Here are the nuggets from Judge Griffis’ opinion:
- “[W]avering on whether a divorce should be entered may often occur and does not invalidate the divorce … What is important is that the agreement be validly expressed on the day that the chancellor is considering the issue.” Sanford v. Sanford, 749 So.2d 353, 356 (Miss. App. 1999); Harvey v. Harvey, 918 So.2d 837, 839 (Miss. App. 2005).
- Relief under MRCP 60(b) requires a showing of “exceptional circumstances.” In re Dissolution of Marriage of De St. Germain, 977 So.2d 412, 416 (Miss. App. 2008).

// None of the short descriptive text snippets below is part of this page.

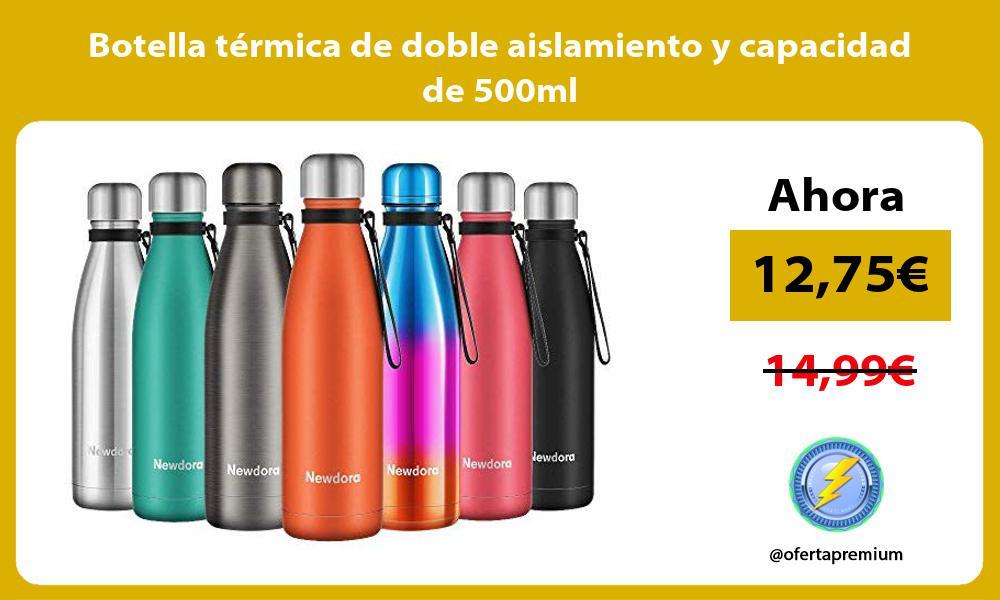 Botella térmica de doble aislamiento y capacidad de 500ml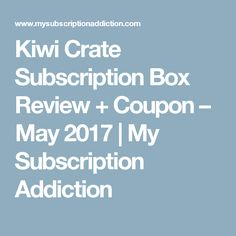 Kiwi Crate Subscription Box Review + Coupon – May 2017 | My Subscription Addiction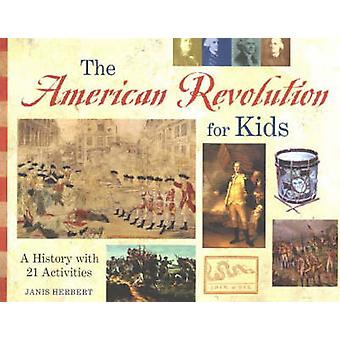 The American Revolution for Kids - A History with 21 Activities by Jan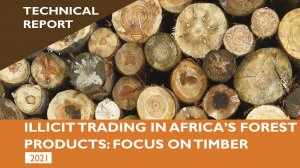 Illicit trading in Africa's forest products: Focus on timber - Technical Report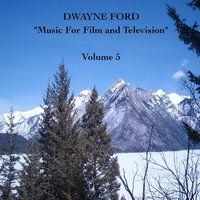 """Music For Film and Television"", Vol. 5 — Dwayne Ford"
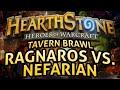 Hearthstone: Tavern Brawl - Ragnaros vs. Nefarian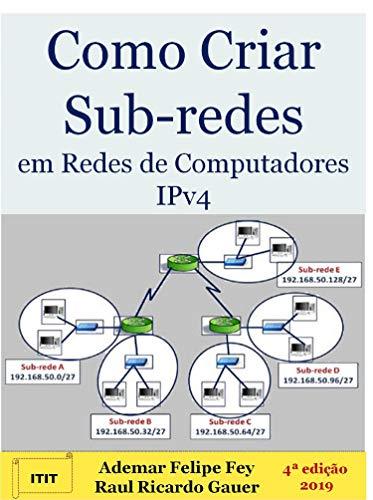 Como Criar Sub-redes em Redes de Computadores IPv4 (Portuguese Edition)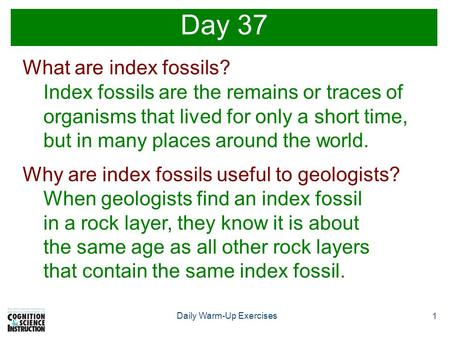 1 Daily Warm-Up Exercises Day 37 What are index fossils? Index fossils are the remains or traces of organisms that lived for only a short time, but in.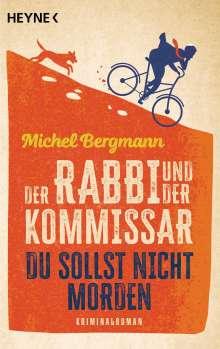 Michel Bergmann: Der Rabbi und der Kommissar: Du sollst nicht morden, Buch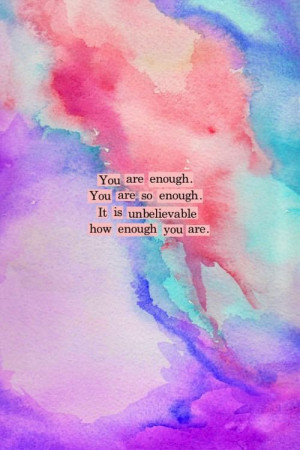 You are enough. You are so enough. It is unbelievable how enough you ...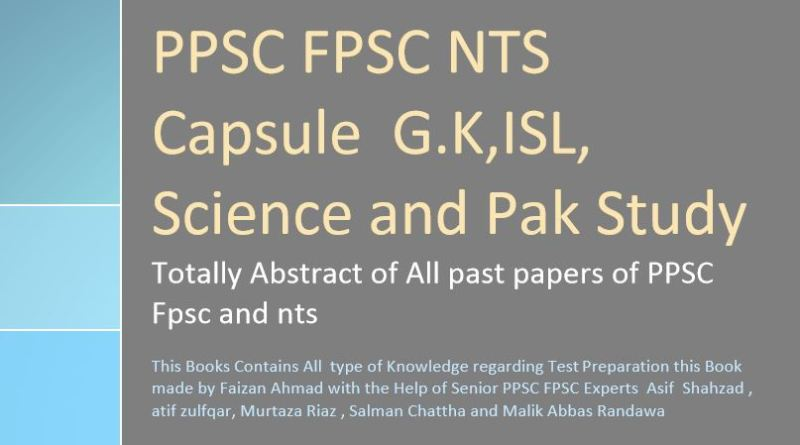 PPSC FPSC NTS Capsule G.K, ISL, Science and Pak Study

- No hearing or testimony is required to validate a divorce on the ground of irreconcilable differences. MCA § 93-5-24(4). In an irreconcilable differences divorce the parties “bargain on the premise that reaching an agreement will avoid the necessity of presenting proof at trial.” Perkins v. Perkins, 737 So.2d 1256, 1263 (Miss. App. 2001).

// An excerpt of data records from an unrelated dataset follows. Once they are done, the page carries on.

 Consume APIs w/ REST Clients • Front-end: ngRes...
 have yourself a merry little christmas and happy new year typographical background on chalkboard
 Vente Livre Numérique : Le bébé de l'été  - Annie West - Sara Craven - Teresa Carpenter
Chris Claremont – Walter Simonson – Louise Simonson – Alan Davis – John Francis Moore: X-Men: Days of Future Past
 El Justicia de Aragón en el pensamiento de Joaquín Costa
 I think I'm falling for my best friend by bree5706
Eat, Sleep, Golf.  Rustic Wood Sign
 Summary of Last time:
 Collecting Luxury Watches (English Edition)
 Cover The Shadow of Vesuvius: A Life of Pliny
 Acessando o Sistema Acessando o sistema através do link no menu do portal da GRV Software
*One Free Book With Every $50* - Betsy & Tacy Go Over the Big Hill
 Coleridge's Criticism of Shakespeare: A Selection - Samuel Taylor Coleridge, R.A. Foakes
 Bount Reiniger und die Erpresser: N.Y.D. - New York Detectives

- Although MCA § 93-5-2(2) requires the chancellor to determine whether the parties’ agreement in an irreconcilable differences divorce is “adequate and sufficient,” that is not a “magic phrase,” and its absence in the divorce judgment approving the agreement is not a ground for reversal. Cobb v. Cobb, 29 So.3d 145, 149 (Miss. App. 2010).
- It is not in and of itself reversible error for the chancellor not to require financial disclosure via UCCR 8.05 financial statements in an irreconcilable differences divorce. St. Germain at 417-418. Where the lack of disclosure allowed a spouse to conceal major assets, however, it could amount to reversible error. Kalman v. Kalman, 905 So.2d 760, 764 (Miss. App. 2004).
- An inter vivos deed of gift need not be supported by separate consideration. Holmes v. O’Bryant, 741 So.2d 366, 370 (Miss. App. 1999). “A man of sound mind may execute a will or deed from any sort of motive satisfactory to him, whether that motive be love, affection, gratitude, partiality, prejudice, or even whim or caprice.” Herrington v. Herrington, 232 Miss. 244. 250-251, 98 So. 2d 646, 649 (1957).
- MCA § 91-9-1 requires that any trust in land must be in writing signed by the person declaring or creating the trust, or it is void. The court may impose a constructive or resulting trust on land in the absence of a written agreement, provided that certain criteria are present. Simmons v. Simmons, 724 So.2d 1054, 1057 (Miss. App. 1998).
And the most important point of all: You get exactly what you pay for when you get a do-it-yourself divorce without benefit of legal counsel.